Editor’s Note: “The Economic Development Side” originally appears in the Pine Bluff Regional Chamber of Commerce’s weekly member e-newsletter. It is written by Rhonda Dishner, the Economic Development Alliance’s executive assistant.
The speaker didn’t use prepared notes for his presentation. And the hearer who writes this weekly economic development column didn’t take any notes. The resulting dilemma: remembering enough of the speech to adequately relay its positive message.
Arkansas Democrat-Gazette senior editor Rex Nelson was a thoroughly entertaining speaker at the annual meeting of the Pine Bluff Regional Chamber of Commerce that was held at Pine Bluff Country Club on Jan. 25.
Nearly 200 people were in attendance for the event, which became part community pep rally after dinner with Nelson as the cheerleader.
When asked afterwards for a copy of his spoken words, Nelson replied that he’d put a few statistics on a piece of paper but the speech itself was extemporaneous. That means he was just talking to his audience. Making off-the-cuff remarks, if you will. He was simply entertaining them from a storehouse of personal experiences and memories. Talking Arkansas history and business leaders, and about how Pine Bluff is most assuredly poised to make a comeback.

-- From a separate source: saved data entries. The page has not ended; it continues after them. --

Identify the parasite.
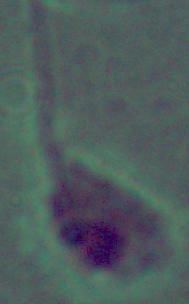

Leishmania.

Photomicrograph. Captured at 1000x magnification.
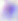

Toxoplasma gondii is seen. Micrograph. Captured at 400x magnification.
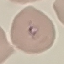

Malaria status: parasitized. Thin smear of blood. Photographed with a smartphone camera at the microscope eyepiece. Giemsa-stained preparation. Cell patch, automatically extracted from a larger field of view and resized to 64 × 64 pixels.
Report the malaria status of this cell.
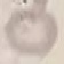

Uninfected.

Summary:
  - Preparation: thin blood film
  - Capture: smartphone through the microscope eyepiece
  - Stain: Giemsa
  - Image type: cell patch, automatically extracted from a larger field of view and resized to 64 × 64 pixels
State the blood parasite species.
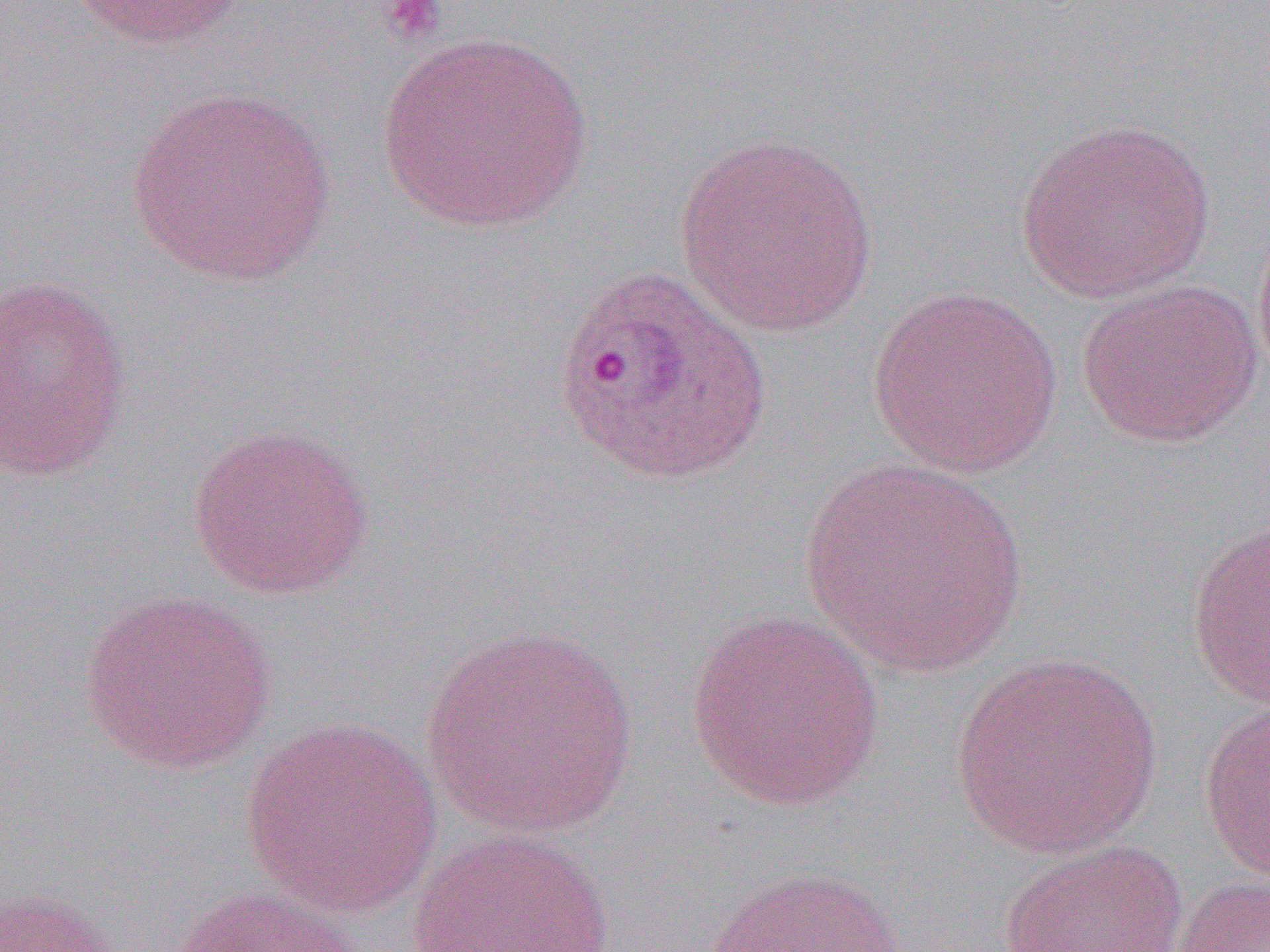

Plasmodium ovale.

Summary:
  - Coordinate format: approximate bounding boxes as (x1, y1, x2, y2) in pixels
  - Uninfected red blood cell locations: (64, 0, 249, 50), (374, 31, 595, 233), (124, 86, 337, 286), (1016, 118, 1218, 304), (672, 131, 879, 339), (1252, 208, 1270, 395), (0, 274, 133, 483), (1075, 277, 1263, 448), (867, 285, 1065, 478), (186, 424, 375, 599), (801, 458, 1030, 680), (1186, 518, 1270, 711), (79, 588, 276, 775), (683, 610, 886, 811), (420, 622, 642, 843), (949, 651, 1164, 860), (1199, 701, 1269, 883), (239, 716, 444, 919), (405, 830, 615, 952), (997, 839, 1188, 951), (699, 863, 912, 952), (1173, 874, 1270, 952), (161, 884, 363, 952), (0, 887, 128, 952)
  - Plasmodium ovale-infected red blood cell locations: (551, 264, 772, 487)
  - Platelet locations: (381, 0, 448, 45)
  - Preparation: thin blood film
  - Field of view: one of a larger specimen
  - Modality: optical microscopy
  - Magnification: 1000x
  - Image size: 1270×952 pixels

“Everybody loves to hear a comeback story,” he told the receptive crowd. “I believe so many good things are happening in Pine Bluff that you will be the comeback story very soon,” he proclaimed. “And I believe the entire state is rooting for you.” And the delighted audience responded with a round of applause.
Nelson used those encouraging pronouncements as a follow-on to his recitation of a thumbnail history of economic development in Arkansas. He pointed out that South Arkansas was the booming sector in the early twentieth century era of agricultural dominance but then the pendulum began swinging toward North Arkansas.
“The pendulum could be about to start swinging again,” he declared to another round of applause.
While complimenting the community on planning strategies and the improvements already underway, Nelson then challenged the group—throwing out a few potential ideas to speed up Pine Bluff’s nascent redevelopment process. His suggestions included working to bring back Pine Bluff’s preeminence in hosting major sporting events (think King Cotton Holiday Classic basketball tourney of the 1980s and 90s), and coordinating all kinds of festivals and events that will draw lots of people to the city.
He also congratulated local business owners and residents for their ongoing efforts to revitalize downtown Pine Bluff, noting that a vibrant central business district with shops, restaurants and entertainment venues is vital to any community - -and especially to a comeback story.
Nelson promised to keep an eye on the revitalization of Pine Bluff. And to tell our story as he travels the state. With his speaking schedule, communication skills and newspaper job, it shouldn’t take long for the entire state to hear about a Pine Bluff comeback.
And a standing ovation sent Nelson on his way.